__EXTRACTO PROPORCIONADO__:
-.-.-
Gabriel García Márquez
Cien años de soledad
No es por azar que en la firma del primer Acuerdo de Paz realizado el 26 de septiembre de 2016 en Cartagena los dos oradores centrales, el presidente Juan Manuel Santos y el máximo dirigente de la guerrilla Rodrigo Londoño Echeverri (Timochenko), hayan citado al premio Nobel colombiano Gabriel García Márquez. El presidente dijo:
Gabo –el gran ausente en este día–, que fue artífice en la sombra de muchos intentos y procesos de paz, no alcanzó a estar aquí para vivir este momento, en su Cartagena querida, donde reposan sus cenizas. Pero debe estar feliz viendo volar sus mariposas amarillas en la Colombia que él soñó, nuestra Colombia que alcanza –por fin–, como él dijo, «una segunda oportunidad sobre la tierra». (Santos, 26 de septiembre de 2016)
El jefe guerrillero terminó su intervención dando la bienvenida a esta segunda oportunidad sobre la Tierra.
-.-.-
__TAREA POR HACER__:
Reproduce completo el extracto proporcionado, sin alterar ni una palabra ni un signo.

__LÍNEAS DE DATOS__:
-.-.-
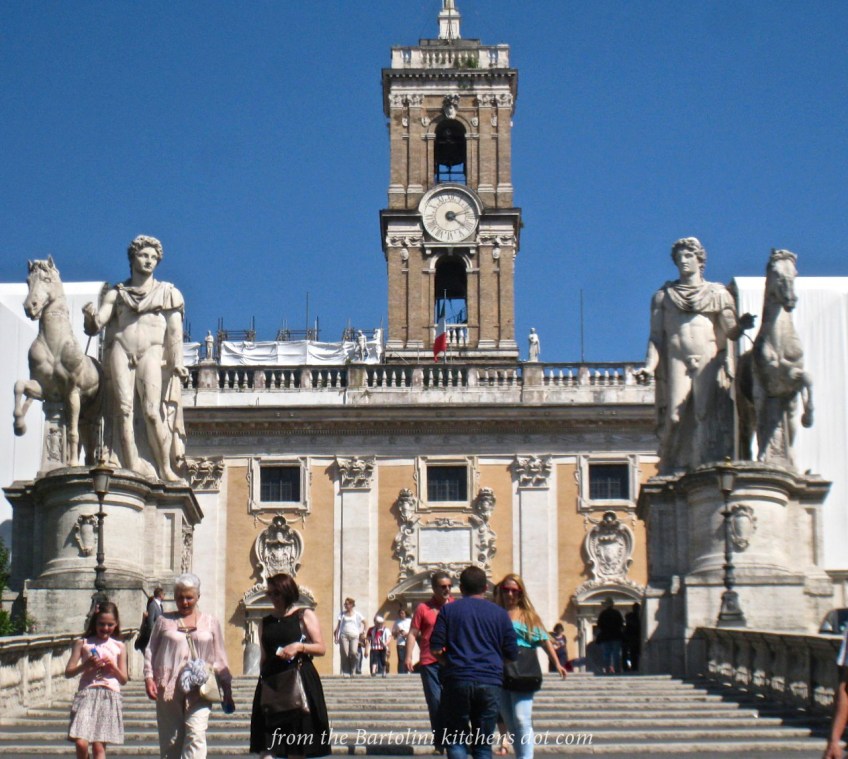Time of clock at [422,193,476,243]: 4:12
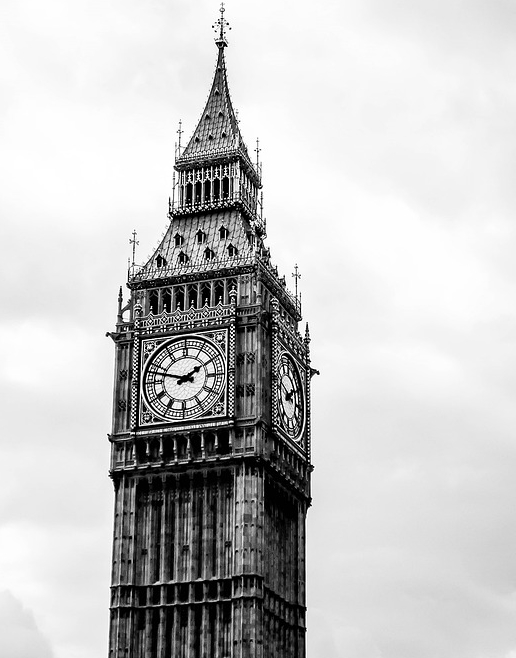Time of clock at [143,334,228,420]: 1:47
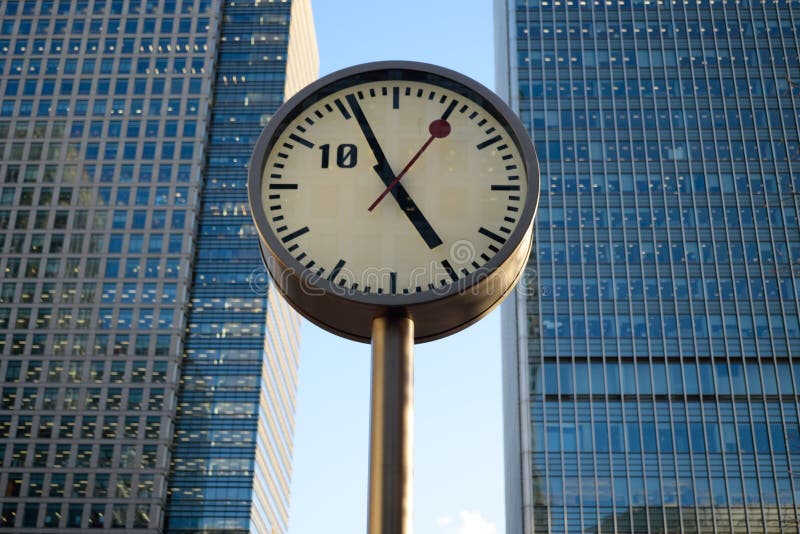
-.-.-
__RESULTADO__:
Gabriel García Márquez
Cien años de soledad
No es por azar que en la firma del primer Acuerdo de Paz realizado el 26 de septiembre de 2016 en Cartagena los dos oradores centrales, el presidente Juan Manuel Santos y el máximo dirigente de la guerrilla Rodrigo Londoño Echeverri (Timochenko), hayan citado al premio Nobel colombiano Gabriel García Márquez. El presidente dijo:
Gabo –el gran ausente en este día–, que fue artífice en la sombra de muchos intentos y procesos de paz, no alcanzó a estar aquí para vivir este momento, en su Cartagena querida, donde reposan sus cenizas. Pero debe estar feliz viendo volar sus mariposas amarillas en la Colombia que él soñó, nuestra Colombia que alcanza –por fin–, como él dijo, «una segunda oportunidad sobre la tierra». (Santos, 26 de septiembre de 2016)
El jefe guerrillero terminó su intervención dando la bienvenida a esta segunda oportunidad sobre la Tierra.